Dataset entries:
○ ○ ○ ○ ○

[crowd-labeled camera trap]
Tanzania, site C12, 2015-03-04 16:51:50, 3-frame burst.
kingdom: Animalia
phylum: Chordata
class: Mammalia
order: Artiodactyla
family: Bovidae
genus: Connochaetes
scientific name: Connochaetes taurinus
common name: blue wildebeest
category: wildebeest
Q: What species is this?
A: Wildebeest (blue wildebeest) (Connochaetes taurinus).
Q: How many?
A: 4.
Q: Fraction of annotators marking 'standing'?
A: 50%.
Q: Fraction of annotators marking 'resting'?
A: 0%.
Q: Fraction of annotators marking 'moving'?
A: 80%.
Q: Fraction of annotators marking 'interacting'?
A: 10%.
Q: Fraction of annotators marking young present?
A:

○ ○ ○ ○ ○

WHAT IS NEEDED:
Transcribe each entry word for word.

WORKED SOLUTION:
[crowd-labeled camera trap]
Tanzania, site C12, 2015-03-04 16:51:50, 3-frame burst.
kingdom: Animalia
phylum: Chordata
class: Mammalia
order: Artiodactyla
family: Bovidae
genus: Connochaetes
scientific name: Connochaetes taurinus
common name: blue wildebeest
category: wildebeest
Q: What species is this?
A: Wildebeest (blue wildebeest) (Connochaetes taurinus).
Q: How many?
A: 4.
Q: Fraction of annotators marking 'standing'?
A: 50%.
Q: Fraction of annotators marking 'resting'?
A: 0%.
Q: Fraction of annotators marking 'moving'?
A: 80%.
Q: Fraction of annotators marking 'interacting'?
A: 10%.
Q: Fraction of annotators marking young present?
A:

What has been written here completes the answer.